El coste no es abstracto. Hacienda estima que la no deflactación le reportó 2.300 millones de euros adicionales en 2025. El Gobierno lo reconoce —lo ha comunicado a Bruselas como parte del marco fiscal a medio plazo— y se compromete a no deflactar hasta 2028 como mínimo. Según cálculos del Banco de España y estimaciones académicas, el sobrecoste para un contribuyente medio oscila entre 250 y 2.100 euros anuales, dependiendo del nivel de ingresos y de la composición familiar.
Los números son elocuentes. El primer tramo del IRPF —hasta 12.450 euros— tributa al 19% desde 2015. El tipo del tramo medio —entre 20.200 y 35.200 euros— es del 30%. Ninguno de esos umbrales ha variado en una década, mientras el IPC acumulado desde 2015 supera ya el 35%. Un trabajador que en 2015 ganaba 20.000 euros brutos y hoy gana 27.000 no se ha enriquecido: ha perdido poder adquisitivo.
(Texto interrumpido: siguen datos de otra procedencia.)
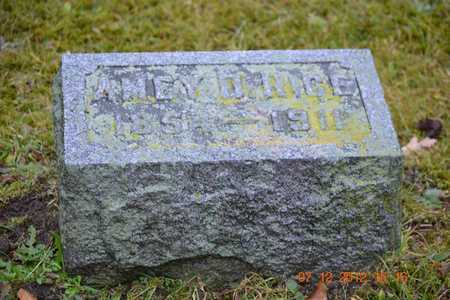 RICE, AMEY D. - Branch County, Michigan | AMEY D. RICE - Michigan Gravestone Photos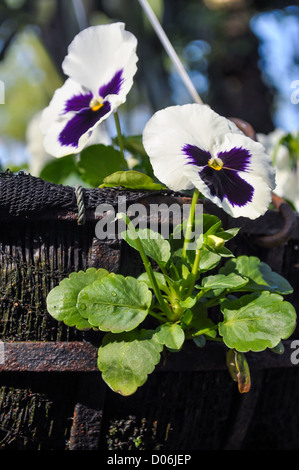 The close up of white pansy. - Stock Photo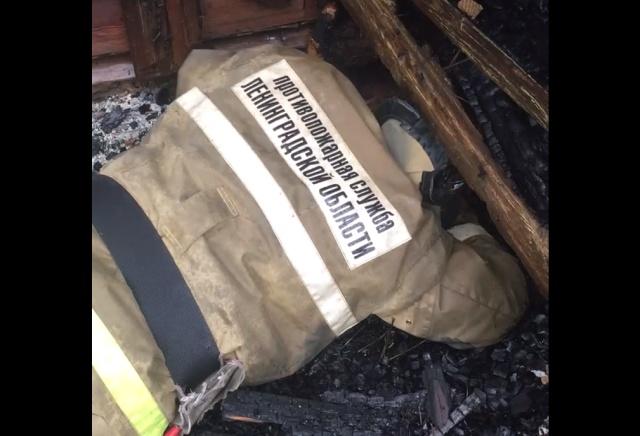 Пожарные спасли котенка из-под обломков сгоревшей школы в Ленобласти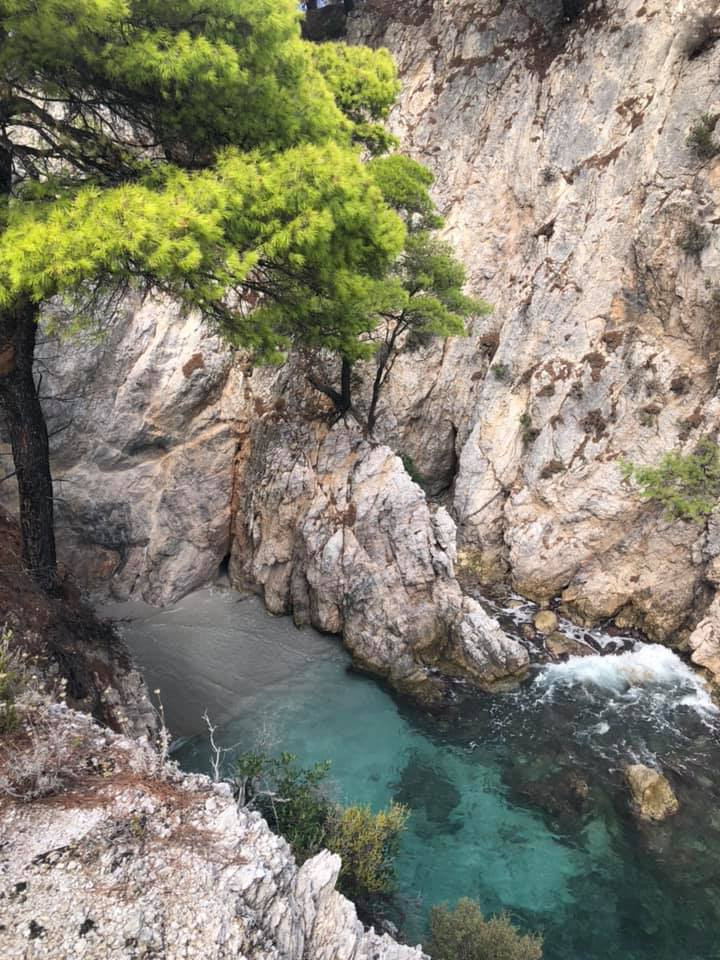 Three Pines in Skopelos Island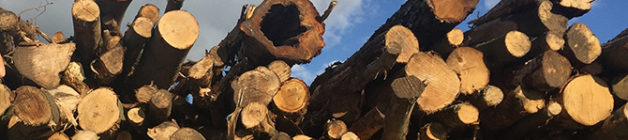 Firewood logs delivered and stacked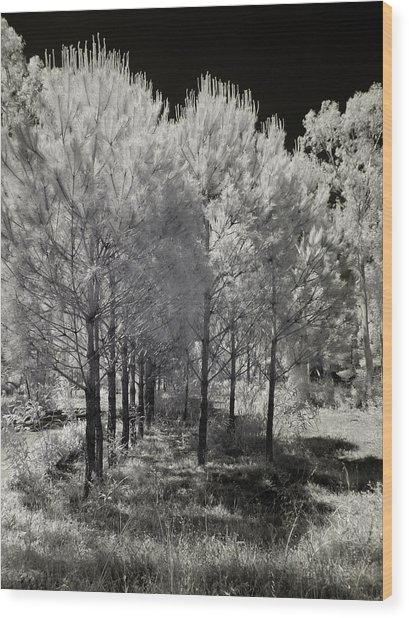 Infrared Trees Wood Print by Stavros Argyropoulos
Pero en términos fiscales ha escalado a un tramo más alto.
No deflactar tiene ganadores claros. La recaudación del IRPF crecerá un 8,5% en 2026, superando los 350.000 millones acumulados en el conjunto de las administraciones. El Gobierno exhibe estos datos como evidencia de fortaleza económica. Lo que no explica es qué parte de ese crecimiento refleja actividad real y qué parte es la captura silenciosa de renta que opera la progresividad en frío sobre unos parámetros que llevan diez años sin moverse.
La campaña de la renta de 2025 está a punto de cerrarse. Millones de contribuyentes han visto subir su tipo efectivo sin que sus condiciones de vida hayan mejorado. El 29 de junio el Gobierno anunciará el cuadro macroeconómico de los Presupuestos de 2027, y el debate sobre los ingresos fiscales volverá a la primera página. Antes de hablar de nuevas medidas tributarias, habría que responder a una pregunta incómoda: ¿cuánto de lo que el Estado está recaudando de más corresponde a crecimiento real y cuánto es simplemente el fruto de una actualización que nadie ha aprobado explícitamente? ¿Cuánto es fruto del crecimiento y cuánto del expolio del contribuyente?
Hay una diferencia entre recaudar más porque la economía va bien y recaudar más porque los parámetros del impuesto llevan una década congelados. La primera es una buena noticia si partimos de la base —que discuto— de que el Estado no debe disminuir de tamaño, aunque esa es otra discusión que dejaremos para otra ocasión. La segunda es un impuesto sobre las clases medias y trabajadoras que, a diferencia de cualquier subida explícita de tipos, no necesita ni debate ni votación. Desde 2016, el Estado lleva cobrando esa diferencia. Dos mil trescientos millones al año. Sin que el Congreso lo haya aprobado, sin que a nadie del Gobierno se le caiga la cara de vergüenza.